Radio station blames financial woes for manager layoff.
On a range from good to bad, July 12 was a horrible day for Karen Sanchez.
First she had a root canal. Then, just after she left the dentist, she was fired from her job as general manager of KLBU 102.9 FM.
***image1***The firing shocked Sanchez and also surprised her colleagues. Since Sanchez came on board "blu" in November, 2003, she'd helped a team of six other employees carve a bold, on-air niche for the "chill" music station amidst northern New Mexico's perpetually stagnant music scene.
"I met all the goals of the station. I earned bonuses every month I was there. I'm shocked and devastated this has happened," Sanchez says. "Out of all the scenarios myself and the owners had discussed when we started the station, this was not one of them."
KLBU owner Ken Christensen says the decision was made out of financial necessity, and praised Sanchez's work for the station. Christensen, who owns the station with three partners through parent company BluVentures LLC in Fort Myers, Florida, says KLBU lost money 18 of the 20 months it has been on the air. It hasn't helped that BluVentures, which runs two sushi restaurants in Florida and up until recently operated a network of 15 Internet radio stations, has been struggling financially too, he says.
"We thought we'd be able to make the station profitable by now," Christensen says. "We would have hoped the advertising support of the station would have happened faster, but it hasn't. This was a brutal decision for us."
Neither Christensen nor Sanchez would reveal her salary.

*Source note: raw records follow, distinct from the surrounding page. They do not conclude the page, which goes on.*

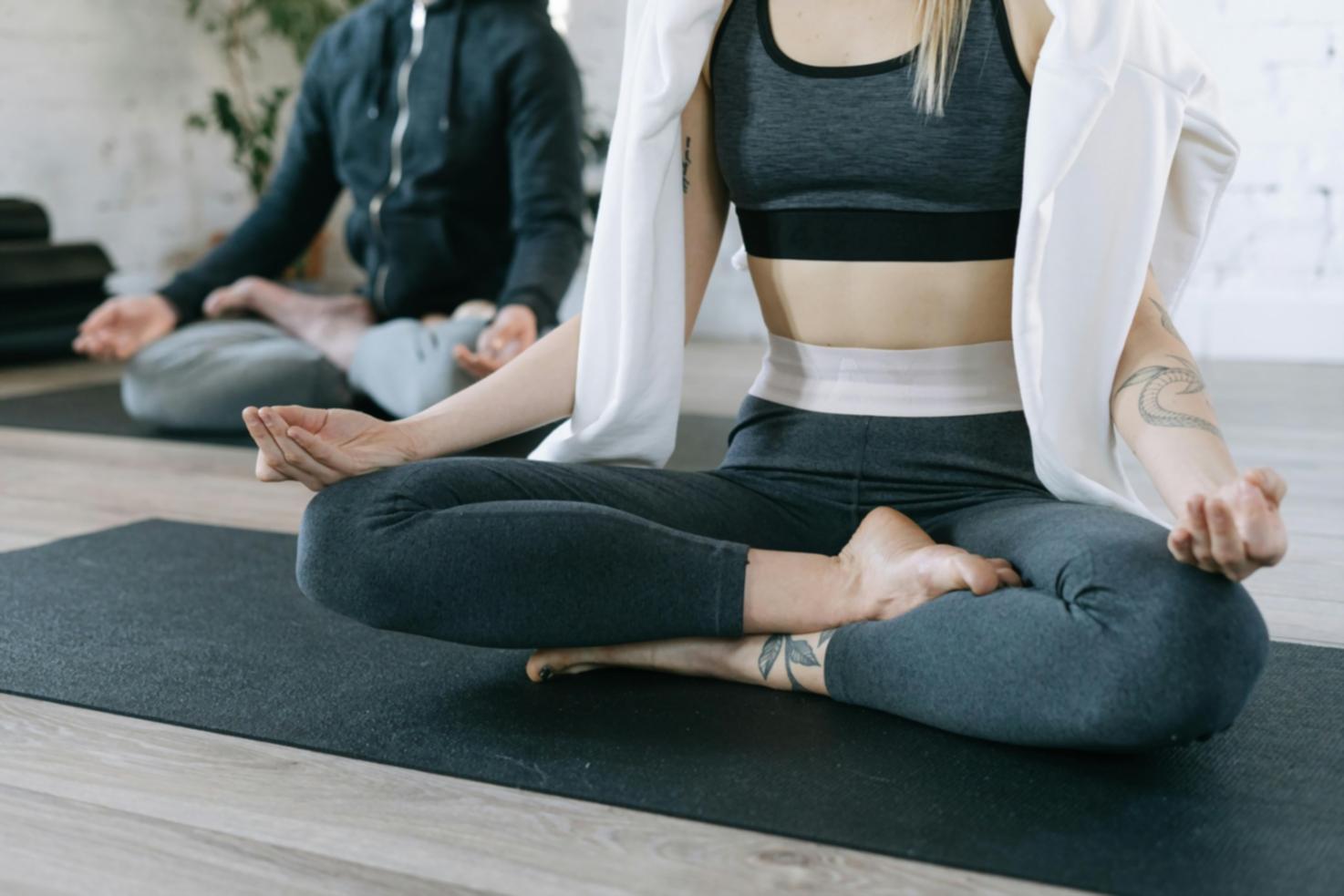 Person practicing yoga in peaceful morning light showing the real-world environment where consistent practice happens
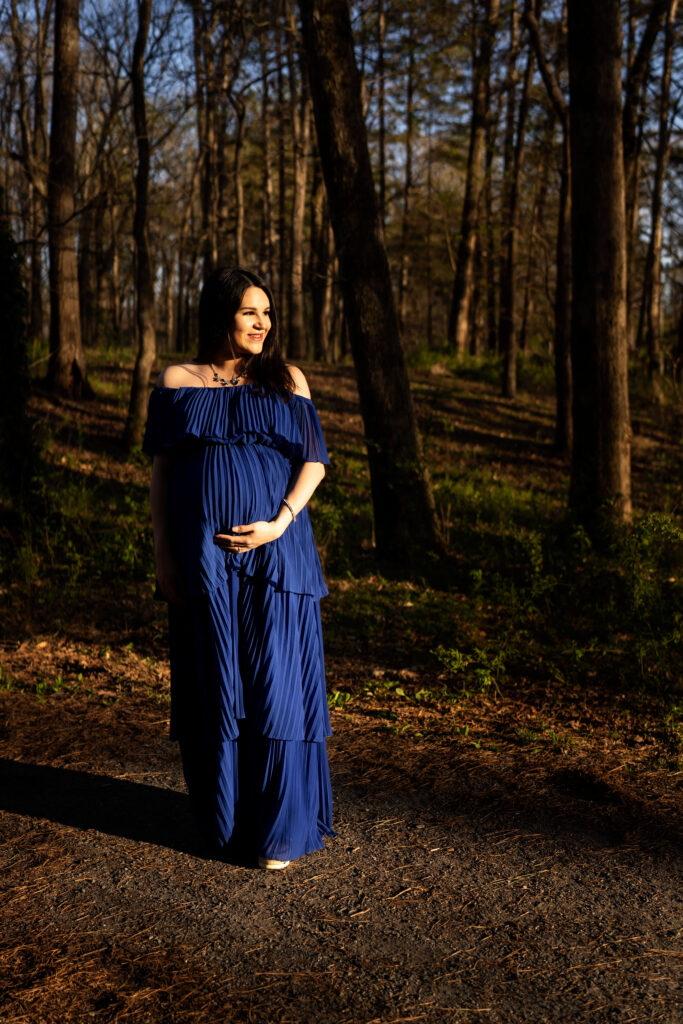 Pregnant woman in forest smiling to the right of scene.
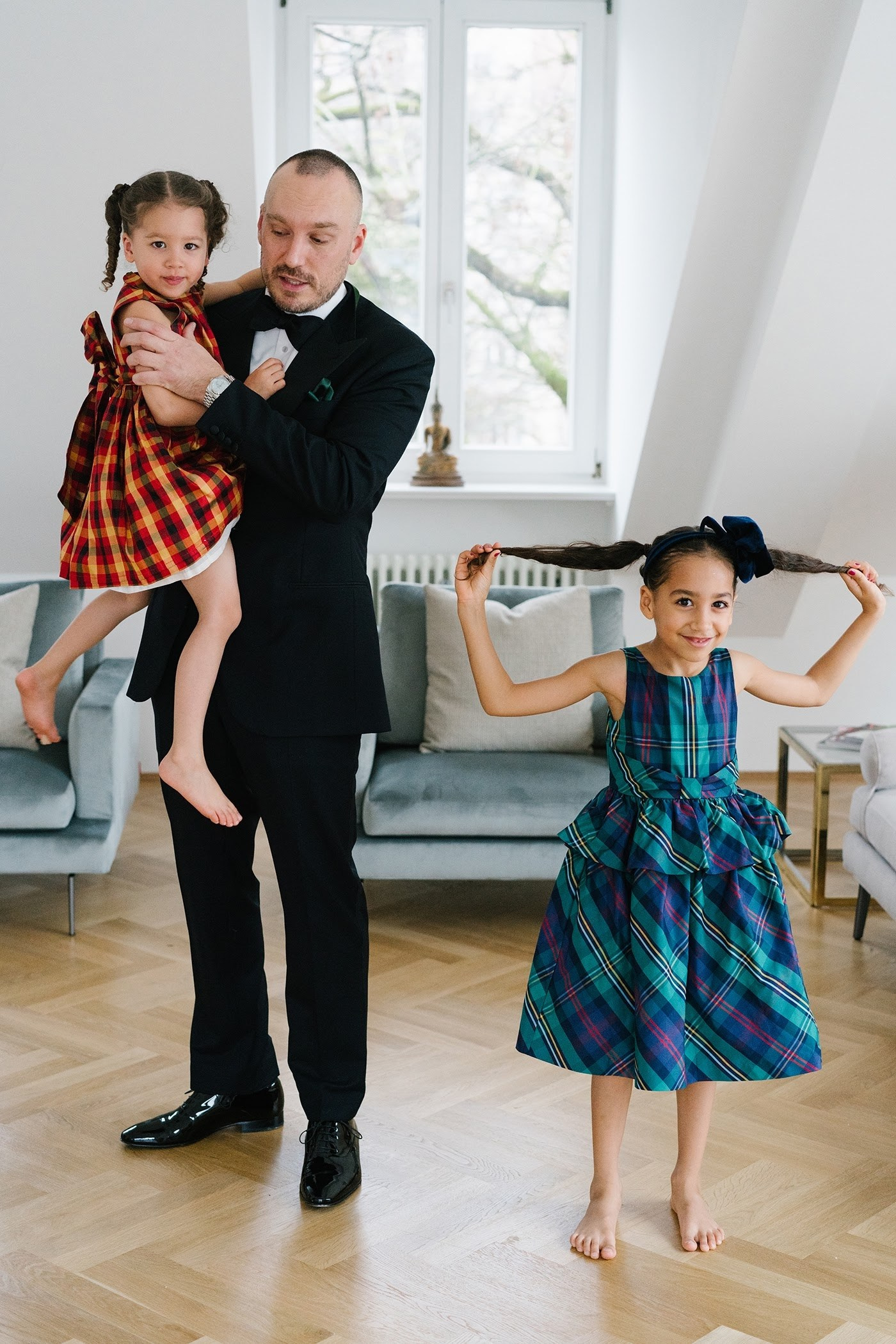 A father in a tuxedo holds his young daughter in a red dress while her older sister in a blue plaid dress plays with her hair in a bright Munich apartment during a cosy Christmas family photo shoot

According to Christensen, BluVentures bought the station in 2003 for $1.15 million from Will Sims and Don Davis who'd owned its predecessor, KENC. Blu then changed the format to so-called "chill" music, down-tempo trip-hop made famous by such artists as Zero 7 and Moby. When the station launched, KLBU was the first station in the US with an exclusively chill music format.
"We loved the music, and were looking for a small market, resort-style town which was open to new music," Christensen says.
BluVentures settled on Sanchez, a Santa Fe native who has worked in radio advertising for nearly 30 years, to get KLBU up and running because they wanted someone with a feel for northern New Mexico's musical sensibility and enough business savvy to woo local advertising. Intent on keeping the station's roots planted in Santa Fe, Sanchez brought former KBAC Radio Free Santa Fe jocks Joann Orner and Sam Ferrara to Christensen, and they were hired as well.
Two years later, however, some of that homegrown emphasis is gone: Christensen has taken over Sanchez's responsibilities and will commute back and forth from his home in Los Angeles until the station reorganizes.
The situation is hardly ideal, but Christensen says his hand was forced.
For Sanchez, however, Christensen's explanation as to why she was axed doesn't sit well, and she believes KLBU's owners knew it would be longer than two years before the station made a profit. She says that's what they told her when they lured her away from an advertising job at Citadel Broadcasting Corporation during the summer of 2003, before Sanchez subsequently agreed to help build the station from the ground up.
"They've had some bad luck in their other ventures, and so that became the main issue," she says. "I know this is a business, but I'm heartbroken. It was like having a baby ripped away from me."
Sanchez would not comment when asked if she was considering legal action.
As for the employees Sanchez managed, they too were apparently taken off-guard by her dismissal. Simply put, according to Account Executive Christopher Goblet: "This came out of the blue."